**TASK PROMPT**
Return each record shown below exactly, with none omitted.

Saved entries:
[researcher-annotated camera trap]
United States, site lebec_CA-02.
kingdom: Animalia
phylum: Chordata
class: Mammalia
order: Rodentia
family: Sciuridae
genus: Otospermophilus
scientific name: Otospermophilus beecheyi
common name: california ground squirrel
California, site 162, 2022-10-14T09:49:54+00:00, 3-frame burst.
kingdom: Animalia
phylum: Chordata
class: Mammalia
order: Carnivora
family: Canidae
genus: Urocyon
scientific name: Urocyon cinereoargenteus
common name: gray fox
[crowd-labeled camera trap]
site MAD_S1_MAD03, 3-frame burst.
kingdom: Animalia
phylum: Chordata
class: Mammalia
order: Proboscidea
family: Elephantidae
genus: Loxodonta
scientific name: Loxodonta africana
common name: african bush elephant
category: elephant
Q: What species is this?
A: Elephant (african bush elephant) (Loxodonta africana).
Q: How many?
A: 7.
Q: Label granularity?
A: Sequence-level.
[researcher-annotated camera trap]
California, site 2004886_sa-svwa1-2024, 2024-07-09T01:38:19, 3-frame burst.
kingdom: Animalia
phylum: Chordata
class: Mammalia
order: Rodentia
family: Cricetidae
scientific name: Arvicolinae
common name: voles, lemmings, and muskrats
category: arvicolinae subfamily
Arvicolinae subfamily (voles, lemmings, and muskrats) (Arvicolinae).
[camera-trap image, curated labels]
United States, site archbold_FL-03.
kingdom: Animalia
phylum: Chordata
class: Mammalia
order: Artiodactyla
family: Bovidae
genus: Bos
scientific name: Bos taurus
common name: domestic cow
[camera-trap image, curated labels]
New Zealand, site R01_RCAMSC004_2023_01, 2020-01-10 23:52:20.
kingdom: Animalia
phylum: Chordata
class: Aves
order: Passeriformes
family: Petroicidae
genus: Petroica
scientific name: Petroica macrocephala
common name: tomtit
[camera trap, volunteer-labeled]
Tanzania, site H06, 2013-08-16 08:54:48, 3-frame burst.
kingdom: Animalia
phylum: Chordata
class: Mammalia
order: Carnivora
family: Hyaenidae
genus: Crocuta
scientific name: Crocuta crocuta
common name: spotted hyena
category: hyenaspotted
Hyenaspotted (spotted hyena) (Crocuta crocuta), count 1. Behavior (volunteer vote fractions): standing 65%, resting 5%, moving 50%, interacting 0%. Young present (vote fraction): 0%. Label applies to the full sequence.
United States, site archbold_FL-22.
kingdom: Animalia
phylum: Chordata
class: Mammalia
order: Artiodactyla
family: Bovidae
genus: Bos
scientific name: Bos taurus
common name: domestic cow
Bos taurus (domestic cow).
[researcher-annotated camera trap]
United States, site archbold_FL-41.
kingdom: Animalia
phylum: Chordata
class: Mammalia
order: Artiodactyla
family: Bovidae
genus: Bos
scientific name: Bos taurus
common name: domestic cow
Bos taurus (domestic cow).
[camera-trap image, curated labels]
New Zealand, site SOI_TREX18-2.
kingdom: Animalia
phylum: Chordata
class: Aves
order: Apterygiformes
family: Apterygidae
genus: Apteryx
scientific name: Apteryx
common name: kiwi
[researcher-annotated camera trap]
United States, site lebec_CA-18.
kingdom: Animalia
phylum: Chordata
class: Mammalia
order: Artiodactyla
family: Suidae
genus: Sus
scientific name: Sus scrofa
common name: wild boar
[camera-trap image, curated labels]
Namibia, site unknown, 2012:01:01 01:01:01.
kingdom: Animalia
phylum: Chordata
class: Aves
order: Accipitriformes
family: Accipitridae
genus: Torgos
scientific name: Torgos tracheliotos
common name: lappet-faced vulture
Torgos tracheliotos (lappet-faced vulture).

**RESULT FOR THIS EXERCISE**
[researcher-annotated camera trap]
United States, site lebec_CA-02.
kingdom: Animalia
phylum: Chordata
class: Mammalia
order: Rodentia
family: Sciuridae
genus: Otospermophilus
scientific name: Otospermophilus beecheyi
common name: california ground squirrel
California, site 162, 2022-10-14T09:49:54+00:00, 3-frame burst.
kingdom: Animalia
phylum: Chordata
class: Mammalia
order: Carnivora
family: Canidae
genus: Urocyon
scientific name: Urocyon cinereoargenteus
common name: gray fox
[crowd-labeled camera trap]
site MAD_S1_MAD03, 3-frame burst.
kingdom: Animalia
phylum: Chordata
class: Mammalia
order: Proboscidea
family: Elephantidae
genus: Loxodonta
scientific name: Loxodonta africana
common name: african bush elephant
category: elephant
Q: What species is this?
A: Elephant (african bush elephant) (Loxodonta africana).
Q: How many?
A: 7.
Q: Label granularity?
A: Sequence-level.
[researcher-annotated camera trap]
California, site 2004886_sa-svwa1-2024, 2024-07-09T01:38:19, 3-frame burst.
kingdom: Animalia
phylum: Chordata
class: Mammalia
order: Rodentia
family: Cricetidae
scientific name: Arvicolinae
common name: voles, lemmings, and muskrats
category: arvicolinae subfamily
Arvicolinae subfamily (voles, lemmings, and muskrats) (Arvicolinae).
[camera-trap image, curated labels]
United States, site archbold_FL-03.
kingdom: Animalia
phylum: Chordata
class: Mammalia
order: Artiodactyla
family: Bovidae
genus: Bos
scientific name: Bos taurus
common name: domestic cow
[camera-trap image, curated labels]
New Zealand, site R01_RCAMSC004_2023_01, 2020-01-10 23:52:20.
kingdom: Animalia
phylum: Chordata
class: Aves
order: Passeriformes
family: Petroicidae
genus: Petroica
scientific name: Petroica macrocephala
common name: tomtit
[camera trap, volunteer-labeled]
Tanzania, site H06, 2013-08-16 08:54:48, 3-frame burst.
kingdom: Animalia
phylum: Chordata
class: Mammalia
order: Carnivora
family: Hyaenidae
genus: Crocuta
scientific name: Crocuta crocuta
common name: spotted hyena
category: hyenaspotted
Hyenaspotted (spotted hyena) (Crocuta crocuta), count 1. Behavior (volunteer vote fractions): standing 65%, resting 5%, moving 50%, interacting 0%. Young present (vote fraction): 0%. Label applies to the full sequence.
United States, site archbold_FL-22.
kingdom: Animalia
phylum: Chordata
class: Mammalia
order: Artiodactyla
family: Bovidae
genus: Bos
scientific name: Bos taurus
common name: domestic cow
Bos taurus (domestic cow).
[researcher-annotated camera trap]
United States, site archbold_FL-41.
kingdom: Animalia
phylum: Chordata
class: Mammalia
order: Artiodactyla
family: Bovidae
genus: Bos
scientific name: Bos taurus
common name: domestic cow
Bos taurus (domestic cow).
[camera-trap image, curated labels]
New Zealand, site SOI_TREX18-2.
kingdom: Animalia
phylum: Chordata
class: Aves
order: Apterygiformes
family: Apterygidae
genus: Apteryx
scientific name: Apteryx
common name: kiwi
[researcher-annotated camera trap]
United States, site lebec_CA-18.
kingdom: Animalia
phylum: Chordata
class: Mammalia
order: Artiodactyla
family: Suidae
genus: Sus
scientific name: Sus scrofa
common name: wild boar
[camera-trap image, curated labels]
Namibia, site unknown, 2012:01:01 01:01:01.
kingdom: Animalia
phylum: Chordata
class: Aves
order: Accipitriformes
family: Accipitridae
genus: Torgos
scientific name: Torgos tracheliotos
common name: lappet-faced vulture
Torgos tracheliotos (lappet-faced vulture).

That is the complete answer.